Battery systems expected to be applied to large-scale energy storage can be simply classified into nonaqueous electrolyte-based battery systems and aqueous electrolyte-based battery systems. For example, conventional lithium ion batteries employ an anhydrous organic solution as an electrolyte, and exhibit a high operating voltage. However, highly toxic and flammable organic electrolytes pose a risk of explosion of the battery, and this problem is more prominent in the field of large-scale energy storage. The adoption of aqueous electrolyte can greatly improve the working safety of the battery, and the main reason is that the aqueous electrolyte is not combustible. Thus, lead-acid batteries, nickel-cadmium batteries, nickel-hydrogen batteries, based on aqueous electrolytes,The all-vanadium redox flow battery, the zinc-bromine redox flow battery, the recently developed water-based lithium ion/sodium ion battery and the like are expected to be more widely applied to the field of large-scale energy storage. However, lead-acid batteries are far less expensive than other aqueous battery systems in terms of cost, and therefore are more suitable for large-scale applications. However, lead acid batteries are polluting and reduce or eliminate the use of lead, which is an imminent problem. On the other hand, the rapid charging process of lead-acid batteries is subject to PbSO4/PbO2The slew rate of (c) affects the need for fast energy storage. In addition, the cycle life of conventional lead acid batteries is still far below the large energy storage requirements.
Disclosure of Invention
In view of the above problems, the present invention is directed to a lead-manganese secondary battery system to reduce the amount of lead, improve the rapid charging/discharging performance of the system, and achieve an ultra-long cycle life.
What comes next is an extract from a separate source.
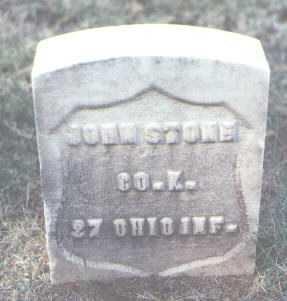 STONE, JOHN - Pima County, Arizona | JOHN STONE - Arizona Gravestone Photos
The invention provides a lead-manganese secondary battery system, which comprises: the lead-free lithium battery comprises a negative electrode taking lead as an active substance, a positive electrode taking manganese dioxide as an active substance, a sulfuric acid solution electrolyte and a porous diaphragm arranged between the positive electrode and the negative electrode. The working principle is shown in figure 1, during discharging, manganese dioxide of the positive electrode obtains electrons, reduces the electrons into bivalent manganese ions, dissolves the bivalent manganese ions in the electrolyte, and meanwhile, lead of the negative electrode gives electrons and is oxidized to generate lead sulfate; divalent manganese ion (Mn) of positive electrode region during charging2+) The lost electrons are oxidized into solid manganese dioxide and deposited on the positive current collector, and the electrons obtained from the negative lead sulfate are reduced into metallic lead; and charging and discharging are carried out alternately in a cycle. The electrode reactions of the cell are summarized as follows:
discharge process (fig. 1 (a)):
and (3) positive electrode: MnO2+4H++ 2e-→ Mn2++ 2H2O; negative electrode: pb + SO4 2-→ PbSO4+ 2e-;
Charging process (fig. 1 (b)):
and (3) positive electrode: mn2++ 2H2O→ MnO2+ 4H++ 2e-(ii) a Negative electrode: PbSO4+ 2e-→ Pb + SO4 2-。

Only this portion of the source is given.